[Opening DATASET EXCERPTS section]

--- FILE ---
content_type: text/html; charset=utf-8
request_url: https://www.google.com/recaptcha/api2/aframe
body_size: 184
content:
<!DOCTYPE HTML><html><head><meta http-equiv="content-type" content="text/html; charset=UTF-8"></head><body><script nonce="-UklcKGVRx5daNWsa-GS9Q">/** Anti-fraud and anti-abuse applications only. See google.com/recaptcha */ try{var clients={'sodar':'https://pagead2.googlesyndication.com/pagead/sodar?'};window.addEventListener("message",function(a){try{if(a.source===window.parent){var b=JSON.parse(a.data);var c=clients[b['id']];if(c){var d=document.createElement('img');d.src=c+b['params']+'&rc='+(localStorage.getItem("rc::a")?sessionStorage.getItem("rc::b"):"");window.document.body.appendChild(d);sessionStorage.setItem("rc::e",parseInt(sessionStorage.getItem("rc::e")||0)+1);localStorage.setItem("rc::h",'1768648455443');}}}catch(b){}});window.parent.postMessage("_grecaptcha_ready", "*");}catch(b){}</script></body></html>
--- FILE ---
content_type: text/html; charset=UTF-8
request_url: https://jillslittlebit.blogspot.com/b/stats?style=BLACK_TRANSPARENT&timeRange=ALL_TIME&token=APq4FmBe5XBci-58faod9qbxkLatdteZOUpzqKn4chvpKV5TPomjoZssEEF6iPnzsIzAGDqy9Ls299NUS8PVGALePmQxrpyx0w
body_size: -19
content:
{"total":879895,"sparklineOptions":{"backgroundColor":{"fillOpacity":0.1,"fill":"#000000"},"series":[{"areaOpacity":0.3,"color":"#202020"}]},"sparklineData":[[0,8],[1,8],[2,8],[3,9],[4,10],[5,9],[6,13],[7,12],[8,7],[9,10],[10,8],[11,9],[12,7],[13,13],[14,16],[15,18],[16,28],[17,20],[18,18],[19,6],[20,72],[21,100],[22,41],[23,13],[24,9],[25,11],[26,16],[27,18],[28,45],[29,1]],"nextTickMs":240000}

[Closing DATASET EXCERPTS section]

- _TO DO_
Please show the lines of the material that contain the string "charset".

- _RESULT FOR THIS TASK_
content_type: text/html; charset=utf-8
<!DOCTYPE HTML><html><head><meta http-equiv="content-type" content="text/html; charset=UTF-8"></head><body><script nonce="-UklcKGVRx5daNWsa-GS9Q">/** Anti-fraud and anti-abuse applications only. See google.com/recaptcha */ try{var clients={'sodar':'https://pagead2.googlesyndication.com/pagead/sodar?'};window.addEventListener("message",function(a){try{if(a.source===window.parent){var b=JSON.parse(a.data);var c=clients[b['id']];if(c){var d=document.createElement('img');d.src=c+b['params']+'&rc='+(localStorage.getItem("rc::a")?sessionStorage.getItem("rc::b"):"");window.document.body.appendChild(d);sessionStorage.setItem("rc::e",parseInt(sessionStorage.getItem("rc::e")||0)+1);localStorage.setItem("rc::h",'1768648455443');}}}catch(b){}});window.parent.postMessage("_grecaptcha_ready", "*");}catch(b){}</script></body></html>
content_type: text/html; charset=UTF-8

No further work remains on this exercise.